▸ Text shown
# general questions and confusion



## FormerHorseGuard (27 May 2006)

i read here some where the cougar was being put out of service, but i read on the dnd offical site http://www.army.forces.gc.ca/lf/English/2_5.asp 
that the cougar is being kept in small numbers for the RES for training use. 
is the dnd site jsut out of date or did i read wrong here?
dnd says the Leo2 is still in service but i thought itnwas being retired and replaced. 

i did some equipment there in the list that was very interesting.
http://www.army.forces.gc.ca/lf/English/2_0_1.asp?uSubSection=1&uSection=5

anyways just curious


----------



## TN2IC (29 May 2006)

The Cougars were sent to Montreal then to Sudan. Well the ones from Gagetown were. I was part of the crew that work on them last before leaving Gagetown.

▸ Material provided
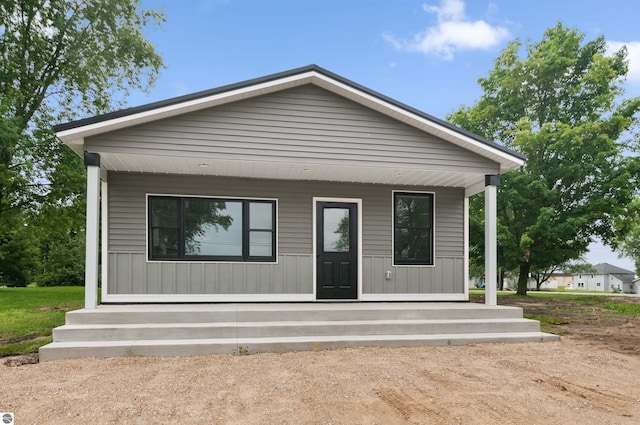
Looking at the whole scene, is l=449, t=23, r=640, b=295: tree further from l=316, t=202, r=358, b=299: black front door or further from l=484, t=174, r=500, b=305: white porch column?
l=316, t=202, r=358, b=299: black front door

▸ Objectives
#1 Say whether each statement agrees with the Cougar forum thread. For each, answer yes or no and quote the deciding words.
(a) The first poster read on the DND site that the Cougar is being kept in small numbers for reserve training.
(b) TN2IC says the Cougars from Gagetown went to Sudan first and then to Montreal.
(c) TN2IC worked on the Cougars before they left Gagetown.
#2 Pick up the Cougar forum thread after its last sentence and carry it on.

▸ Answer list
#1
(a) Yes: "that the cougar is being kept in small numbers for the RES for training use."
(b) No: "The Cougars were sent to Montreal then to Sudan."
(c) Yes: "I was part of the crew that work on them last before leaving Gagetown."

#2
----------



## George Wallace (29 May 2006)

Cougars?  Or Grizzlies?


----------



## Teddy Ruxpin (29 May 2006)

Cougars are gone - long gone.  All Reserve armour regiments are now recce.

About 1/3 of the Grizzlies were sent to the Sudan - the rest have been removed from service as well.  Plans for various "upgrades" have been scrapped.

Leopard C2 is still going strong and is in service with Lord Strathcona's Horse (Royal Canadians) and with OPFOR at CMTC Wainwright - until "replaced" by the MGS.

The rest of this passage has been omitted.